A strong link which has gone relatively undocumented is that which Southampton shares with the Spanish city of Bilbao in Northern Spain. British steel and shipyard workers in the early 20th century- particularly from Portsmouth and Southampton- mark a starting point in a developing English presence and involvement in the Basque Country, from football to economics. Here are the top 5 links between the two regions:
1.) Athletic Bilbao:
Dockyard workers from Southampton and Portsmouth seem to have played a key role in the foundation of the club in 1898. In fact it is believed that the club gets the colours it wears from those of Southampton and also Sunderland (red and white stripes) where dock workers from Britain were from. The club has had eight British managers since its foundation many of which have been a success; many Englishmen played for the club in its formative years, chief among whom was vice-captain in the early twentieth century Alfred ‘Alfrédo’ Mills, who typified English presence in Bilbao with his flat cap. The first four managers were English, and four Englishmen have managed them since. Perhaps the greatest of those, Fred Pentland, was adored so enormously by the fans that he became affectionately known as ‘el Bombín’ i.e. the Bowler Hat, and now lends his name to the supporters’ club. These hats still feature heavily in goal celebrations for Bilbao fans even today. Even the turf on the pitch was imported from England, as was material for the stadium’s construction. Finally, the club has remained loyal to its British routes by keeping its name as ‘Athletic’ rather than ‘Atletico’ like many others. In fact, under Franco the club was forced to change its name to ‘Atletico’ but changed it back to ‘Athletic’ once Franco was gone.
2.) The North Stoneham Camp:
When the Spanish Civil war broke out in 1936, Britain took an official stance of non-intervention on the war. However, many volunteers – particularly in Southampton- outraged at what they were seeing such as with the bombing of Guernica, stepped up to create a number of refugee camps for children during the war. Over 4,000 children arrived aboard The Habana ship to Southampton. One of the largest camps was located at North-Stoneham in Eastleigh where children camped under rented army tents on straw bedding. Many of the children remained in the UK following the end of the Civil war and the end of WW2.

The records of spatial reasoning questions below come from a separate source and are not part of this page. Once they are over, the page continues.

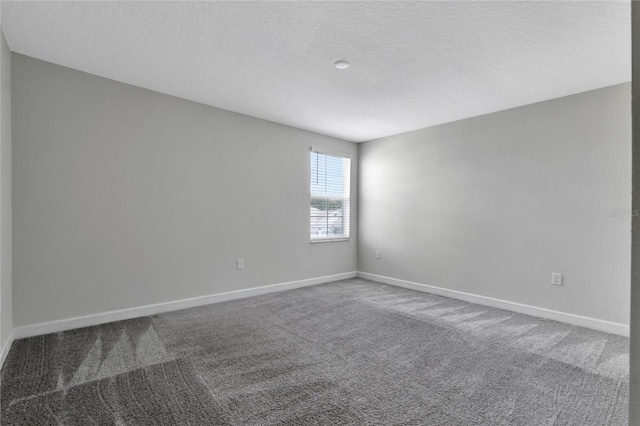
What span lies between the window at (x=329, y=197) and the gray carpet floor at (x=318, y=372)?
177cm

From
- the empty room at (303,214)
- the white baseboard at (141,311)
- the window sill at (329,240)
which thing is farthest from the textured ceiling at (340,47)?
the white baseboard at (141,311)

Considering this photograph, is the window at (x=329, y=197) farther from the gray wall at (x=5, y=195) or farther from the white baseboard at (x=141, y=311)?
the gray wall at (x=5, y=195)

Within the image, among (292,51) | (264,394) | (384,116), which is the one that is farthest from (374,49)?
(264,394)

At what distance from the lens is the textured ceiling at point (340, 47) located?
198 centimetres

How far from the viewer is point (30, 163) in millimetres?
2643

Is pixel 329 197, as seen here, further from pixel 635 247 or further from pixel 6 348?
pixel 635 247

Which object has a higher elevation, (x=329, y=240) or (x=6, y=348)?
(x=329, y=240)

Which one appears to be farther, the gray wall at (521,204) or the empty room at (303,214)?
the gray wall at (521,204)

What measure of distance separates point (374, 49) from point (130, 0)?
1626mm

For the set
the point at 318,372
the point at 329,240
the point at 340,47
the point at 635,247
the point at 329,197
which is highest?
the point at 340,47

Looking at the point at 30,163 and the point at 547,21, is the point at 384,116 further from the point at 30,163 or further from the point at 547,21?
the point at 30,163

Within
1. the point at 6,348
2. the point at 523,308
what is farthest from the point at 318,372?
the point at 523,308

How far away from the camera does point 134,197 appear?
3162 mm

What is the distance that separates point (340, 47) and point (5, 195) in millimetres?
2727
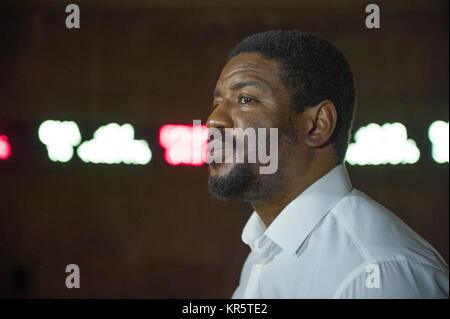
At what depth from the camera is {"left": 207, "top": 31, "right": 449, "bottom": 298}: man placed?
0.90 m

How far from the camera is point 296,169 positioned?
1074 millimetres

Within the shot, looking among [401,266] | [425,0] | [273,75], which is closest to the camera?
[401,266]

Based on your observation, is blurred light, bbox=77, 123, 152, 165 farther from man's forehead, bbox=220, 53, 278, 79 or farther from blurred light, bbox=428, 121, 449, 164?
man's forehead, bbox=220, 53, 278, 79

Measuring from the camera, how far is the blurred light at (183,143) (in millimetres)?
4273

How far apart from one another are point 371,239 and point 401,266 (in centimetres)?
7

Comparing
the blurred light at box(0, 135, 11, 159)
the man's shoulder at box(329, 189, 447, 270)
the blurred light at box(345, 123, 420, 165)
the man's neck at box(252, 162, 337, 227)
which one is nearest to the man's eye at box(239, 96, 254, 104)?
the man's neck at box(252, 162, 337, 227)

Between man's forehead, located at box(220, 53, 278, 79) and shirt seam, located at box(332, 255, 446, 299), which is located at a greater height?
man's forehead, located at box(220, 53, 278, 79)

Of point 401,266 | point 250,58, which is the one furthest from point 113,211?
point 401,266

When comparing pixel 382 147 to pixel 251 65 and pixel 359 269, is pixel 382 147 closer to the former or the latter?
pixel 251 65

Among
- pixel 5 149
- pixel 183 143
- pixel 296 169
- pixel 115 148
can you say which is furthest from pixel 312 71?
pixel 5 149

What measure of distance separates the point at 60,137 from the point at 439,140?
379 centimetres

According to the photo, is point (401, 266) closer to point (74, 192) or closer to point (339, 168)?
point (339, 168)

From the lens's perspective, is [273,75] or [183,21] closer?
[273,75]

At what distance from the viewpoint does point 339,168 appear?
1.08 meters
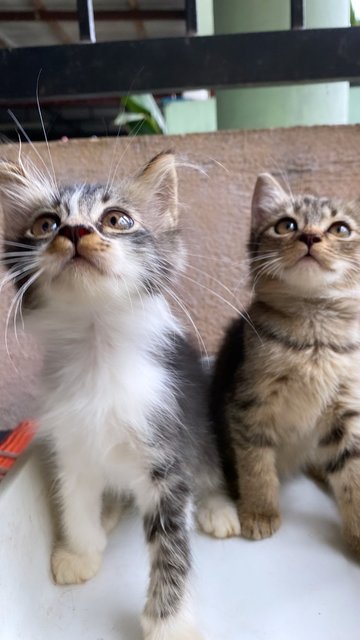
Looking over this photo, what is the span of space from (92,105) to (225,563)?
2.52m

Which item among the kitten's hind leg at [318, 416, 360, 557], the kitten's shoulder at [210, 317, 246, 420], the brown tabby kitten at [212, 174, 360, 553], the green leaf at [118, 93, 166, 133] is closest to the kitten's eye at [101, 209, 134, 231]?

3.) Economics and Business:
The presence of British steel and dockyard workers from Southampton in the Basque region marked the start of an economic relationship between the two regions that flourishes to this day. Today, focus has shifted from the more traditional mining routes and now Anglo-Basque trade centres upon technology, energy and the service sectors. For example, British energy giant Scottish Power is owned by the Bilbao based energy giant Iberdrola.

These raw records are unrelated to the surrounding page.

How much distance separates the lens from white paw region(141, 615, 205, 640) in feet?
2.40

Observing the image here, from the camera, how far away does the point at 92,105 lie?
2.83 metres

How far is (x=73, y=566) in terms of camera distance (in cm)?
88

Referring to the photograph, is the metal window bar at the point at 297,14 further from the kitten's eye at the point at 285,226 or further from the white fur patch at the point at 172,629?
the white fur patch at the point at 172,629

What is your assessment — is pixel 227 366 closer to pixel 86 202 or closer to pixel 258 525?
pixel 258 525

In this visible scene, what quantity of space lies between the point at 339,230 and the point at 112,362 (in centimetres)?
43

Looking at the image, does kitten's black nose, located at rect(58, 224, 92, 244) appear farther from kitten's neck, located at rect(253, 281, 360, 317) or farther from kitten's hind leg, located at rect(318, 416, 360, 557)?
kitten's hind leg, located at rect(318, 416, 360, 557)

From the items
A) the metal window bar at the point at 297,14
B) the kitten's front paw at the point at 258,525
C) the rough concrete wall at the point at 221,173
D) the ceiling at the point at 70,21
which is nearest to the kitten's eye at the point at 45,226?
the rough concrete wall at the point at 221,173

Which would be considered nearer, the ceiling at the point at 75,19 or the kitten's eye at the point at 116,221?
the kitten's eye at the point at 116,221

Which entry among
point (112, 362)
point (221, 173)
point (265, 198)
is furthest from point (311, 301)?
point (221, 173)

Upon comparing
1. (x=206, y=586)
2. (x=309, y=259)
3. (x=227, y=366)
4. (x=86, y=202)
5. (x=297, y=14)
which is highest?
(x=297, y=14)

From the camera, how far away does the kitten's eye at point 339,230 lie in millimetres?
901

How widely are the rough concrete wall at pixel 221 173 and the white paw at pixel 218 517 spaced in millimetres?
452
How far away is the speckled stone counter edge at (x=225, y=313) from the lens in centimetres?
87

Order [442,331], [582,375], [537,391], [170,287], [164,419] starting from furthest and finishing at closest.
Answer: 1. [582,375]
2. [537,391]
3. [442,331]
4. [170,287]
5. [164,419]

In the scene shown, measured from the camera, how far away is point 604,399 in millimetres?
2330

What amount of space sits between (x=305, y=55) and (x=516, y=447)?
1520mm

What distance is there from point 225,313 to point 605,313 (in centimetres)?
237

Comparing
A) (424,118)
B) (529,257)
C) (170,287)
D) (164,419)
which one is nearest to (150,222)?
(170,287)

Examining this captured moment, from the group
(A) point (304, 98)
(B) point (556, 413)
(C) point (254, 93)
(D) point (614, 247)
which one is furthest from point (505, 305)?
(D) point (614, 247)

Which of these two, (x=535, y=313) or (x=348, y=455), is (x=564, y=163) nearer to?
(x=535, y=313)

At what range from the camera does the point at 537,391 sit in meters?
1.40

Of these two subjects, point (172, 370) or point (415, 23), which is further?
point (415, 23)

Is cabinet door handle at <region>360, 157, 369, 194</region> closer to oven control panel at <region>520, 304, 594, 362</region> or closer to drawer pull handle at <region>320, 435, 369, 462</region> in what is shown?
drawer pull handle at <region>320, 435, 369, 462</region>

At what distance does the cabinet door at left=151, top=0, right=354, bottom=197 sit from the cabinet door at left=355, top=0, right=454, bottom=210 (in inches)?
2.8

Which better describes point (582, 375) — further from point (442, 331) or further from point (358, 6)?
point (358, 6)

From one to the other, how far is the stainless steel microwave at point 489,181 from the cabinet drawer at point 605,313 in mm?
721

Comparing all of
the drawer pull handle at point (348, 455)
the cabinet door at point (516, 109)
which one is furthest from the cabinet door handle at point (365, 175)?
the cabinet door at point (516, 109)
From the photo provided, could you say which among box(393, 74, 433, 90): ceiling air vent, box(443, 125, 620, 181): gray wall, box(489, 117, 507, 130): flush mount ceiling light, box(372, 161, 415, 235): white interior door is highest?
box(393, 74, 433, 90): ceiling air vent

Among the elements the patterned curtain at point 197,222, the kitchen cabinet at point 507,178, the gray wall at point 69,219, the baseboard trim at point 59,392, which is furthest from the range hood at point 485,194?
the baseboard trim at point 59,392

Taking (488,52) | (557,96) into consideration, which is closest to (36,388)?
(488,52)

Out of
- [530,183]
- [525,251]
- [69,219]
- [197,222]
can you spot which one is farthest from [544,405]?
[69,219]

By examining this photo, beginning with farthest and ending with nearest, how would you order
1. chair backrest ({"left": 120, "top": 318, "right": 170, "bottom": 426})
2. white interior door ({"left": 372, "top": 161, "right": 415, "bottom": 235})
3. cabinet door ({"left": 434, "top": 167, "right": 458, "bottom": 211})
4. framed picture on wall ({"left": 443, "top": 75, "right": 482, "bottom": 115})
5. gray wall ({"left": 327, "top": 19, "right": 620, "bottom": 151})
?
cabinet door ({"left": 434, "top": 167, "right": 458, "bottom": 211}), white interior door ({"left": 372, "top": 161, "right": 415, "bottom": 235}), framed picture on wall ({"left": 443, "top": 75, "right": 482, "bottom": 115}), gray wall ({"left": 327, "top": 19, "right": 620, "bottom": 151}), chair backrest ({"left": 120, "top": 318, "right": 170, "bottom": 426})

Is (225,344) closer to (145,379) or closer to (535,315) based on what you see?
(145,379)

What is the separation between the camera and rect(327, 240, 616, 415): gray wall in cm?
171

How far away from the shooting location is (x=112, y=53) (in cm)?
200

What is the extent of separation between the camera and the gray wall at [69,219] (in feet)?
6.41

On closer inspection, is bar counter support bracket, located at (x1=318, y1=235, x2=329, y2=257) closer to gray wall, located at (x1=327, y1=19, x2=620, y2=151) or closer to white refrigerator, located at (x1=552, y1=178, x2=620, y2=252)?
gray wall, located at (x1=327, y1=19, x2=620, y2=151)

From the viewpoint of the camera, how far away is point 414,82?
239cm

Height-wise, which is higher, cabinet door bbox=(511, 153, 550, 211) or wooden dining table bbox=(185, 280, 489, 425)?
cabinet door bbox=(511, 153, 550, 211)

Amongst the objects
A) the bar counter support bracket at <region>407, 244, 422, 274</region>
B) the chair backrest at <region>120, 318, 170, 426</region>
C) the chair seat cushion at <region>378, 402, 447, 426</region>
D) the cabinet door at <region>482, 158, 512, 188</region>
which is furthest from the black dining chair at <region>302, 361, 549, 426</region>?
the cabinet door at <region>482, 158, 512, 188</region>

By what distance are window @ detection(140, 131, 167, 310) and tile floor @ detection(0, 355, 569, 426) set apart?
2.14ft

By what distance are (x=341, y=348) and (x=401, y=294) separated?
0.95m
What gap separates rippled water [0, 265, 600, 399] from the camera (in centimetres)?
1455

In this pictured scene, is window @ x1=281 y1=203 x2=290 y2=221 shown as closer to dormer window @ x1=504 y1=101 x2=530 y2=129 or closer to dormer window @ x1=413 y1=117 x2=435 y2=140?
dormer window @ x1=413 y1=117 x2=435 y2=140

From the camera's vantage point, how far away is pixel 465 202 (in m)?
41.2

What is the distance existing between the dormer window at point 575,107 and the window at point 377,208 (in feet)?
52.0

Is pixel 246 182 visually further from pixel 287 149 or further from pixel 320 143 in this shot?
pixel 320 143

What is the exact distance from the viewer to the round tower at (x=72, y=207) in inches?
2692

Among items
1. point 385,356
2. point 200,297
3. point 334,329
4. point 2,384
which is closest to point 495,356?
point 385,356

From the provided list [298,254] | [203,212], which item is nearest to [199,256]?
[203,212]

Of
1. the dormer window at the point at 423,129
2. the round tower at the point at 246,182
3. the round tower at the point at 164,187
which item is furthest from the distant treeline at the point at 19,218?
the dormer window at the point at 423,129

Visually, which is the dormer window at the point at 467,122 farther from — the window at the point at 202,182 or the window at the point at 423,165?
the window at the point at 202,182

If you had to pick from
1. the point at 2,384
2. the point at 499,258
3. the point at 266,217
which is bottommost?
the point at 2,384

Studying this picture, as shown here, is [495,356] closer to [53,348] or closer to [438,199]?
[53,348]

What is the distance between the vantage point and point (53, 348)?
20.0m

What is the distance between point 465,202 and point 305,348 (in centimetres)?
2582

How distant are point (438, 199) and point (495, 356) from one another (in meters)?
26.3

4.) An English imprint on Basque culture:
In the early 20th century, the wealthy Basque educated classes travelled to Britain to complete their studies in civil engineering and commerce, mostly in order to take over the family business of steel mining in the mineral rich areas of Bilbao. However, they returned very much with an education but with an interest not only in the game of football but with a number of other British sports. This led to the introduction of a number of British-like sports clubs such as tennis, cycling and, of course, football, being founded in Bilbao and other areas of the Basque country. Parallel to these a number of women’s clubs were also formed – something for which Bilbao was seen as a pioneering city not only in Spain but also in Europe. In addition, the presence of English dockworkers, particularly from Southampton, further permeated British culture: a number of English pubs, schools, a cemetery and other institutions were formed in the early twentieth century. Note the names: St George’s and The Lion’s Tavern.

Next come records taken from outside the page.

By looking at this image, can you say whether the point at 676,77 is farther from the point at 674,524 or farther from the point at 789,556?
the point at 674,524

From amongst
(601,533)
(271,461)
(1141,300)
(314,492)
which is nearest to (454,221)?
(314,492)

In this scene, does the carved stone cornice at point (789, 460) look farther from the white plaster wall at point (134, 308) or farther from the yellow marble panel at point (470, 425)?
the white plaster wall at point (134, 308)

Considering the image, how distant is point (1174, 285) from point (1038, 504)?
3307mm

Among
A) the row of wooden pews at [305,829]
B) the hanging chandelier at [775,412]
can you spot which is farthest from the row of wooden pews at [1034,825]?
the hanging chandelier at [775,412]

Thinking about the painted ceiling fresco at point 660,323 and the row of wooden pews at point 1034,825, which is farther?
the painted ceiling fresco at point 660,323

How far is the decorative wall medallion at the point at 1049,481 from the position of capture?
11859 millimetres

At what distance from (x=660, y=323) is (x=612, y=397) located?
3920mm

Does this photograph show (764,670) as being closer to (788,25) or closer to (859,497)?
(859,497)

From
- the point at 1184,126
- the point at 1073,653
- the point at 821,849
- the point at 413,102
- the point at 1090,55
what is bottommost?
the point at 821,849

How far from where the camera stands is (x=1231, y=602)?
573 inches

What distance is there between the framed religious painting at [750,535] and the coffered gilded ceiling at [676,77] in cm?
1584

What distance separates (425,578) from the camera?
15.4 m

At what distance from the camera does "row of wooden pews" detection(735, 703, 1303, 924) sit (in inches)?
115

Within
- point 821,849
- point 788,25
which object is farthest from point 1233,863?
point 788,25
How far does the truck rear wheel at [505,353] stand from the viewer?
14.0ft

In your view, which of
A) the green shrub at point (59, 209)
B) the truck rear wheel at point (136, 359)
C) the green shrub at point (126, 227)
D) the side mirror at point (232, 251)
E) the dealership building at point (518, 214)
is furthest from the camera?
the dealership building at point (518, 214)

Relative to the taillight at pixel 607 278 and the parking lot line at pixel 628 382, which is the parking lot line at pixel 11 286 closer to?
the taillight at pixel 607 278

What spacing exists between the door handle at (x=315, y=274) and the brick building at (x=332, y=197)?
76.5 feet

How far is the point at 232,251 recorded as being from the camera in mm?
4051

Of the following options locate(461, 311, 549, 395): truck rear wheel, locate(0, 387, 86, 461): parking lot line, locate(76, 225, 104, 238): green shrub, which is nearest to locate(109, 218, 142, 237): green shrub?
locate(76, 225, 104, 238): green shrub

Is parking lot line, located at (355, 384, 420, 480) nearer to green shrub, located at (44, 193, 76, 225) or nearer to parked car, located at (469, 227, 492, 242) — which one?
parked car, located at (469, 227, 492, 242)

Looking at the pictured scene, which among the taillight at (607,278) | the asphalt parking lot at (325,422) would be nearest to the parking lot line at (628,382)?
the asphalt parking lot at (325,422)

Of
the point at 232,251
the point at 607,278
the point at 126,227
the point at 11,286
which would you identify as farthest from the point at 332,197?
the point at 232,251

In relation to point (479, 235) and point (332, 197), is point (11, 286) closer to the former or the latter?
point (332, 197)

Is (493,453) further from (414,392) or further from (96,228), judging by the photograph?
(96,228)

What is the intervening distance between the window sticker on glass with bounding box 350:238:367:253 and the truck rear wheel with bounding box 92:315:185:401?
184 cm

Although this link is much more wide-spread rather than specifically between Southampton and Bilbao, there is a strong link between the UK and the Basque nationalist party. Similarly to what can be seen in the English county of Cornwall and the Spanish region of Catalonia, citizens of the Basque country tend to distance themselves from the rest of Spain; seeing themselves as Basque; not Spanish.The ‘Euskadi Ta Askatasuna’, meaning Basque Homeland and Freedom, abbreviated to ‘ETA’, is the extreme left nationalist group of the Basque country, which has instigated terror in the region for decades. Their popular slogan – “You’re in the Basque Country, not in Spain” encapsulates the message they’re trying to spread. Many members of the ETA were particularly keen to see an independent Scotland in last years referendum, hoping that they could use its potential success to spark a similar movement in Spain.